▶ 文書
═══

7/16/2007

AR Navigator 2007 No.13 佐野先生のミニ・レクチャー(6)

   「数量的なデーターはどうしたのか」

 前回のレクチャーでは、アンケートの結果だけから目標の設定をしたように書きましたが、実は、そうではありません。これまでの宿題として出している質問をもとにした自由英作文の結果から、学生の「書く能力」を数量的にも把握していました。一般に、英作文の能力を見るには、(1)
内容的な豊かさ、(2)パラグラフの構成、(3)語彙の適切さ、(4) 文法的な正確さ、(5)
スペルや句読点の正確さの5点から判断します。ですから、数量的な調査ではこの視点に対応するデーターを集めるのですが、私の授業の場合は、そのそれぞれについて、かなり甘い基準を設定しています。

まず、 (1) の内容については、質問を与えてヒントを出しているので、もっぱら質問を利用して、どれだけ沢山英文を書いたかという総語数を手がかりとして判断しています。ですから、内容的なユニークさは、特に求めません。(2)
については、パラグラフの内容的なまとまりよりは、パラグラフとしての形式、すなわち、文章が幾つかのパラグラフでできていて、パラグラフの冒頭はindentしていればよしとします。(3)

═══

▶ 提供データ

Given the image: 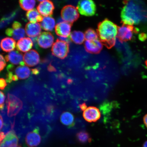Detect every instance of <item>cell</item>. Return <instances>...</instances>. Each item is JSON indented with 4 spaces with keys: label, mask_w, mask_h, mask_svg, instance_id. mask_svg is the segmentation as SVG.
I'll use <instances>...</instances> for the list:
<instances>
[{
    "label": "cell",
    "mask_w": 147,
    "mask_h": 147,
    "mask_svg": "<svg viewBox=\"0 0 147 147\" xmlns=\"http://www.w3.org/2000/svg\"><path fill=\"white\" fill-rule=\"evenodd\" d=\"M15 90L7 94L6 105L3 111L1 112L5 119V123L9 125L11 130L15 127L16 120L22 117L27 109L28 95L25 91ZM28 94V93H27Z\"/></svg>",
    "instance_id": "obj_1"
},
{
    "label": "cell",
    "mask_w": 147,
    "mask_h": 147,
    "mask_svg": "<svg viewBox=\"0 0 147 147\" xmlns=\"http://www.w3.org/2000/svg\"><path fill=\"white\" fill-rule=\"evenodd\" d=\"M121 13V19L124 25H139L147 21V8L141 1L125 2Z\"/></svg>",
    "instance_id": "obj_2"
},
{
    "label": "cell",
    "mask_w": 147,
    "mask_h": 147,
    "mask_svg": "<svg viewBox=\"0 0 147 147\" xmlns=\"http://www.w3.org/2000/svg\"><path fill=\"white\" fill-rule=\"evenodd\" d=\"M118 28L117 25L108 20H105L99 24L97 34L101 41L106 47L110 48L115 45Z\"/></svg>",
    "instance_id": "obj_3"
},
{
    "label": "cell",
    "mask_w": 147,
    "mask_h": 147,
    "mask_svg": "<svg viewBox=\"0 0 147 147\" xmlns=\"http://www.w3.org/2000/svg\"><path fill=\"white\" fill-rule=\"evenodd\" d=\"M51 51L54 56L63 59L67 57L69 53L68 43L58 39L53 44Z\"/></svg>",
    "instance_id": "obj_4"
},
{
    "label": "cell",
    "mask_w": 147,
    "mask_h": 147,
    "mask_svg": "<svg viewBox=\"0 0 147 147\" xmlns=\"http://www.w3.org/2000/svg\"><path fill=\"white\" fill-rule=\"evenodd\" d=\"M40 128L36 126L31 131L28 132L25 137V142L28 147H36L40 144L41 141Z\"/></svg>",
    "instance_id": "obj_5"
},
{
    "label": "cell",
    "mask_w": 147,
    "mask_h": 147,
    "mask_svg": "<svg viewBox=\"0 0 147 147\" xmlns=\"http://www.w3.org/2000/svg\"><path fill=\"white\" fill-rule=\"evenodd\" d=\"M78 9L79 12L81 14L86 16H93L96 11V5L94 1L91 0L79 1Z\"/></svg>",
    "instance_id": "obj_6"
},
{
    "label": "cell",
    "mask_w": 147,
    "mask_h": 147,
    "mask_svg": "<svg viewBox=\"0 0 147 147\" xmlns=\"http://www.w3.org/2000/svg\"><path fill=\"white\" fill-rule=\"evenodd\" d=\"M139 30L133 26L124 25L118 28L117 36L120 41H130L133 38L134 33H138Z\"/></svg>",
    "instance_id": "obj_7"
},
{
    "label": "cell",
    "mask_w": 147,
    "mask_h": 147,
    "mask_svg": "<svg viewBox=\"0 0 147 147\" xmlns=\"http://www.w3.org/2000/svg\"><path fill=\"white\" fill-rule=\"evenodd\" d=\"M61 16L64 21L71 24L78 19L79 12L78 9L73 5H66L61 10Z\"/></svg>",
    "instance_id": "obj_8"
},
{
    "label": "cell",
    "mask_w": 147,
    "mask_h": 147,
    "mask_svg": "<svg viewBox=\"0 0 147 147\" xmlns=\"http://www.w3.org/2000/svg\"><path fill=\"white\" fill-rule=\"evenodd\" d=\"M54 38L50 32H42L38 36L37 43L42 48L47 49L50 47L54 44Z\"/></svg>",
    "instance_id": "obj_9"
},
{
    "label": "cell",
    "mask_w": 147,
    "mask_h": 147,
    "mask_svg": "<svg viewBox=\"0 0 147 147\" xmlns=\"http://www.w3.org/2000/svg\"><path fill=\"white\" fill-rule=\"evenodd\" d=\"M23 59L25 65L29 67H32L39 63L40 57L37 51L32 49L24 55Z\"/></svg>",
    "instance_id": "obj_10"
},
{
    "label": "cell",
    "mask_w": 147,
    "mask_h": 147,
    "mask_svg": "<svg viewBox=\"0 0 147 147\" xmlns=\"http://www.w3.org/2000/svg\"><path fill=\"white\" fill-rule=\"evenodd\" d=\"M83 116L87 122H95L100 118L101 114L98 108L94 107H89L84 111Z\"/></svg>",
    "instance_id": "obj_11"
},
{
    "label": "cell",
    "mask_w": 147,
    "mask_h": 147,
    "mask_svg": "<svg viewBox=\"0 0 147 147\" xmlns=\"http://www.w3.org/2000/svg\"><path fill=\"white\" fill-rule=\"evenodd\" d=\"M55 30L56 34L60 37H68L71 34V24L63 21L62 20H59L55 27Z\"/></svg>",
    "instance_id": "obj_12"
},
{
    "label": "cell",
    "mask_w": 147,
    "mask_h": 147,
    "mask_svg": "<svg viewBox=\"0 0 147 147\" xmlns=\"http://www.w3.org/2000/svg\"><path fill=\"white\" fill-rule=\"evenodd\" d=\"M54 9V3L50 1H43L37 7L38 13L46 17L52 15Z\"/></svg>",
    "instance_id": "obj_13"
},
{
    "label": "cell",
    "mask_w": 147,
    "mask_h": 147,
    "mask_svg": "<svg viewBox=\"0 0 147 147\" xmlns=\"http://www.w3.org/2000/svg\"><path fill=\"white\" fill-rule=\"evenodd\" d=\"M84 46L88 52L93 54H97L100 52L102 48V42L98 39L93 41L86 40Z\"/></svg>",
    "instance_id": "obj_14"
},
{
    "label": "cell",
    "mask_w": 147,
    "mask_h": 147,
    "mask_svg": "<svg viewBox=\"0 0 147 147\" xmlns=\"http://www.w3.org/2000/svg\"><path fill=\"white\" fill-rule=\"evenodd\" d=\"M25 29L27 35L31 38L36 37L41 34V25L38 23H28L26 25Z\"/></svg>",
    "instance_id": "obj_15"
},
{
    "label": "cell",
    "mask_w": 147,
    "mask_h": 147,
    "mask_svg": "<svg viewBox=\"0 0 147 147\" xmlns=\"http://www.w3.org/2000/svg\"><path fill=\"white\" fill-rule=\"evenodd\" d=\"M19 139L14 130L7 132L3 142L8 147H16L18 146Z\"/></svg>",
    "instance_id": "obj_16"
},
{
    "label": "cell",
    "mask_w": 147,
    "mask_h": 147,
    "mask_svg": "<svg viewBox=\"0 0 147 147\" xmlns=\"http://www.w3.org/2000/svg\"><path fill=\"white\" fill-rule=\"evenodd\" d=\"M33 44V42L30 38H23L18 42L16 44V48L18 51L21 52H27L32 49Z\"/></svg>",
    "instance_id": "obj_17"
},
{
    "label": "cell",
    "mask_w": 147,
    "mask_h": 147,
    "mask_svg": "<svg viewBox=\"0 0 147 147\" xmlns=\"http://www.w3.org/2000/svg\"><path fill=\"white\" fill-rule=\"evenodd\" d=\"M7 62L10 61L15 65L20 64L23 62V57L22 54L17 51H13L9 53L5 57Z\"/></svg>",
    "instance_id": "obj_18"
},
{
    "label": "cell",
    "mask_w": 147,
    "mask_h": 147,
    "mask_svg": "<svg viewBox=\"0 0 147 147\" xmlns=\"http://www.w3.org/2000/svg\"><path fill=\"white\" fill-rule=\"evenodd\" d=\"M16 44V41L13 38L6 37L1 40V47L5 52H10L15 49Z\"/></svg>",
    "instance_id": "obj_19"
},
{
    "label": "cell",
    "mask_w": 147,
    "mask_h": 147,
    "mask_svg": "<svg viewBox=\"0 0 147 147\" xmlns=\"http://www.w3.org/2000/svg\"><path fill=\"white\" fill-rule=\"evenodd\" d=\"M41 24L42 29L47 31H53L56 26L55 19L50 16L44 17Z\"/></svg>",
    "instance_id": "obj_20"
},
{
    "label": "cell",
    "mask_w": 147,
    "mask_h": 147,
    "mask_svg": "<svg viewBox=\"0 0 147 147\" xmlns=\"http://www.w3.org/2000/svg\"><path fill=\"white\" fill-rule=\"evenodd\" d=\"M15 72L20 79L25 80L30 76V70L26 66H20L16 68Z\"/></svg>",
    "instance_id": "obj_21"
},
{
    "label": "cell",
    "mask_w": 147,
    "mask_h": 147,
    "mask_svg": "<svg viewBox=\"0 0 147 147\" xmlns=\"http://www.w3.org/2000/svg\"><path fill=\"white\" fill-rule=\"evenodd\" d=\"M70 38L71 41L74 43L80 45L85 41V34L80 31H75L71 33Z\"/></svg>",
    "instance_id": "obj_22"
},
{
    "label": "cell",
    "mask_w": 147,
    "mask_h": 147,
    "mask_svg": "<svg viewBox=\"0 0 147 147\" xmlns=\"http://www.w3.org/2000/svg\"><path fill=\"white\" fill-rule=\"evenodd\" d=\"M16 11L3 16L0 20V29L7 27L13 20L16 16Z\"/></svg>",
    "instance_id": "obj_23"
},
{
    "label": "cell",
    "mask_w": 147,
    "mask_h": 147,
    "mask_svg": "<svg viewBox=\"0 0 147 147\" xmlns=\"http://www.w3.org/2000/svg\"><path fill=\"white\" fill-rule=\"evenodd\" d=\"M60 120L62 124L65 125L71 126L74 121L73 115L68 112H64L60 116Z\"/></svg>",
    "instance_id": "obj_24"
},
{
    "label": "cell",
    "mask_w": 147,
    "mask_h": 147,
    "mask_svg": "<svg viewBox=\"0 0 147 147\" xmlns=\"http://www.w3.org/2000/svg\"><path fill=\"white\" fill-rule=\"evenodd\" d=\"M76 139L79 143L83 144L90 142L92 140L89 134L84 131H81L77 133Z\"/></svg>",
    "instance_id": "obj_25"
},
{
    "label": "cell",
    "mask_w": 147,
    "mask_h": 147,
    "mask_svg": "<svg viewBox=\"0 0 147 147\" xmlns=\"http://www.w3.org/2000/svg\"><path fill=\"white\" fill-rule=\"evenodd\" d=\"M20 7L23 10L28 11L32 10L35 6L36 1L34 0L26 1L21 0L19 1Z\"/></svg>",
    "instance_id": "obj_26"
},
{
    "label": "cell",
    "mask_w": 147,
    "mask_h": 147,
    "mask_svg": "<svg viewBox=\"0 0 147 147\" xmlns=\"http://www.w3.org/2000/svg\"><path fill=\"white\" fill-rule=\"evenodd\" d=\"M39 15V13L36 9H34L28 11L26 14V16L30 22L34 23L37 22L36 18Z\"/></svg>",
    "instance_id": "obj_27"
},
{
    "label": "cell",
    "mask_w": 147,
    "mask_h": 147,
    "mask_svg": "<svg viewBox=\"0 0 147 147\" xmlns=\"http://www.w3.org/2000/svg\"><path fill=\"white\" fill-rule=\"evenodd\" d=\"M84 34L86 40L93 41L98 39V34L92 29H88L86 31Z\"/></svg>",
    "instance_id": "obj_28"
},
{
    "label": "cell",
    "mask_w": 147,
    "mask_h": 147,
    "mask_svg": "<svg viewBox=\"0 0 147 147\" xmlns=\"http://www.w3.org/2000/svg\"><path fill=\"white\" fill-rule=\"evenodd\" d=\"M25 31L23 28H20L13 30L12 37L14 39L18 40L23 38L25 36Z\"/></svg>",
    "instance_id": "obj_29"
},
{
    "label": "cell",
    "mask_w": 147,
    "mask_h": 147,
    "mask_svg": "<svg viewBox=\"0 0 147 147\" xmlns=\"http://www.w3.org/2000/svg\"><path fill=\"white\" fill-rule=\"evenodd\" d=\"M6 65L5 58L1 54H0V72L4 69Z\"/></svg>",
    "instance_id": "obj_30"
},
{
    "label": "cell",
    "mask_w": 147,
    "mask_h": 147,
    "mask_svg": "<svg viewBox=\"0 0 147 147\" xmlns=\"http://www.w3.org/2000/svg\"><path fill=\"white\" fill-rule=\"evenodd\" d=\"M13 73L12 71H8V73L6 75V82L11 83L12 82L13 76Z\"/></svg>",
    "instance_id": "obj_31"
},
{
    "label": "cell",
    "mask_w": 147,
    "mask_h": 147,
    "mask_svg": "<svg viewBox=\"0 0 147 147\" xmlns=\"http://www.w3.org/2000/svg\"><path fill=\"white\" fill-rule=\"evenodd\" d=\"M6 80L3 78H0V89L3 90L7 86Z\"/></svg>",
    "instance_id": "obj_32"
},
{
    "label": "cell",
    "mask_w": 147,
    "mask_h": 147,
    "mask_svg": "<svg viewBox=\"0 0 147 147\" xmlns=\"http://www.w3.org/2000/svg\"><path fill=\"white\" fill-rule=\"evenodd\" d=\"M21 24L19 22L15 21L12 24V27L13 29H14V30H15V29L21 28Z\"/></svg>",
    "instance_id": "obj_33"
},
{
    "label": "cell",
    "mask_w": 147,
    "mask_h": 147,
    "mask_svg": "<svg viewBox=\"0 0 147 147\" xmlns=\"http://www.w3.org/2000/svg\"><path fill=\"white\" fill-rule=\"evenodd\" d=\"M5 97V95L3 92L0 91V105L4 104Z\"/></svg>",
    "instance_id": "obj_34"
},
{
    "label": "cell",
    "mask_w": 147,
    "mask_h": 147,
    "mask_svg": "<svg viewBox=\"0 0 147 147\" xmlns=\"http://www.w3.org/2000/svg\"><path fill=\"white\" fill-rule=\"evenodd\" d=\"M13 30L12 28H9L5 30V34L9 36H12L13 34Z\"/></svg>",
    "instance_id": "obj_35"
},
{
    "label": "cell",
    "mask_w": 147,
    "mask_h": 147,
    "mask_svg": "<svg viewBox=\"0 0 147 147\" xmlns=\"http://www.w3.org/2000/svg\"><path fill=\"white\" fill-rule=\"evenodd\" d=\"M59 39L61 40L62 41L66 42L68 43L70 41V39L68 37H60Z\"/></svg>",
    "instance_id": "obj_36"
},
{
    "label": "cell",
    "mask_w": 147,
    "mask_h": 147,
    "mask_svg": "<svg viewBox=\"0 0 147 147\" xmlns=\"http://www.w3.org/2000/svg\"><path fill=\"white\" fill-rule=\"evenodd\" d=\"M5 136V135L4 132L3 131L0 132V144L3 142Z\"/></svg>",
    "instance_id": "obj_37"
},
{
    "label": "cell",
    "mask_w": 147,
    "mask_h": 147,
    "mask_svg": "<svg viewBox=\"0 0 147 147\" xmlns=\"http://www.w3.org/2000/svg\"><path fill=\"white\" fill-rule=\"evenodd\" d=\"M32 74L38 75L40 73L39 69L38 68H35L32 69Z\"/></svg>",
    "instance_id": "obj_38"
},
{
    "label": "cell",
    "mask_w": 147,
    "mask_h": 147,
    "mask_svg": "<svg viewBox=\"0 0 147 147\" xmlns=\"http://www.w3.org/2000/svg\"><path fill=\"white\" fill-rule=\"evenodd\" d=\"M80 109L82 111H84L87 109V106L85 103L80 105Z\"/></svg>",
    "instance_id": "obj_39"
},
{
    "label": "cell",
    "mask_w": 147,
    "mask_h": 147,
    "mask_svg": "<svg viewBox=\"0 0 147 147\" xmlns=\"http://www.w3.org/2000/svg\"><path fill=\"white\" fill-rule=\"evenodd\" d=\"M3 120L2 117L0 114V130L2 129L3 126Z\"/></svg>",
    "instance_id": "obj_40"
},
{
    "label": "cell",
    "mask_w": 147,
    "mask_h": 147,
    "mask_svg": "<svg viewBox=\"0 0 147 147\" xmlns=\"http://www.w3.org/2000/svg\"><path fill=\"white\" fill-rule=\"evenodd\" d=\"M47 70L50 72H52V71H55V69L54 67H53V66L50 64V65H49L48 67H47Z\"/></svg>",
    "instance_id": "obj_41"
},
{
    "label": "cell",
    "mask_w": 147,
    "mask_h": 147,
    "mask_svg": "<svg viewBox=\"0 0 147 147\" xmlns=\"http://www.w3.org/2000/svg\"><path fill=\"white\" fill-rule=\"evenodd\" d=\"M143 123L147 128V114L144 115L143 118Z\"/></svg>",
    "instance_id": "obj_42"
},
{
    "label": "cell",
    "mask_w": 147,
    "mask_h": 147,
    "mask_svg": "<svg viewBox=\"0 0 147 147\" xmlns=\"http://www.w3.org/2000/svg\"><path fill=\"white\" fill-rule=\"evenodd\" d=\"M43 18L42 16L39 15L36 18V21L37 22H42L43 21Z\"/></svg>",
    "instance_id": "obj_43"
},
{
    "label": "cell",
    "mask_w": 147,
    "mask_h": 147,
    "mask_svg": "<svg viewBox=\"0 0 147 147\" xmlns=\"http://www.w3.org/2000/svg\"><path fill=\"white\" fill-rule=\"evenodd\" d=\"M5 106L4 104H2L0 105V111H3L5 109Z\"/></svg>",
    "instance_id": "obj_44"
},
{
    "label": "cell",
    "mask_w": 147,
    "mask_h": 147,
    "mask_svg": "<svg viewBox=\"0 0 147 147\" xmlns=\"http://www.w3.org/2000/svg\"><path fill=\"white\" fill-rule=\"evenodd\" d=\"M18 78H19L16 75H14L13 76V80L14 81H17L18 80Z\"/></svg>",
    "instance_id": "obj_45"
},
{
    "label": "cell",
    "mask_w": 147,
    "mask_h": 147,
    "mask_svg": "<svg viewBox=\"0 0 147 147\" xmlns=\"http://www.w3.org/2000/svg\"><path fill=\"white\" fill-rule=\"evenodd\" d=\"M0 147H8L3 142L0 144Z\"/></svg>",
    "instance_id": "obj_46"
},
{
    "label": "cell",
    "mask_w": 147,
    "mask_h": 147,
    "mask_svg": "<svg viewBox=\"0 0 147 147\" xmlns=\"http://www.w3.org/2000/svg\"><path fill=\"white\" fill-rule=\"evenodd\" d=\"M142 147H147V140L143 143Z\"/></svg>",
    "instance_id": "obj_47"
},
{
    "label": "cell",
    "mask_w": 147,
    "mask_h": 147,
    "mask_svg": "<svg viewBox=\"0 0 147 147\" xmlns=\"http://www.w3.org/2000/svg\"><path fill=\"white\" fill-rule=\"evenodd\" d=\"M22 147L21 146H16V147Z\"/></svg>",
    "instance_id": "obj_48"
},
{
    "label": "cell",
    "mask_w": 147,
    "mask_h": 147,
    "mask_svg": "<svg viewBox=\"0 0 147 147\" xmlns=\"http://www.w3.org/2000/svg\"><path fill=\"white\" fill-rule=\"evenodd\" d=\"M1 38H0V42H1ZM0 45H1V44H0ZM1 50V46H0V51Z\"/></svg>",
    "instance_id": "obj_49"
},
{
    "label": "cell",
    "mask_w": 147,
    "mask_h": 147,
    "mask_svg": "<svg viewBox=\"0 0 147 147\" xmlns=\"http://www.w3.org/2000/svg\"><path fill=\"white\" fill-rule=\"evenodd\" d=\"M146 65L147 67V60L146 61Z\"/></svg>",
    "instance_id": "obj_50"
}]
</instances>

═══

▶ 課題
上のレクチャーで英作文の能力を判断する視点として挙げられているものを、すべて書き出してください。

▶ 解答
(1) 内容的な豊かさ
(2) パラグラフの構成
(3) 語彙の適切さ
(4) 文法的な正確さ
(5) スペルや句読点の正確さ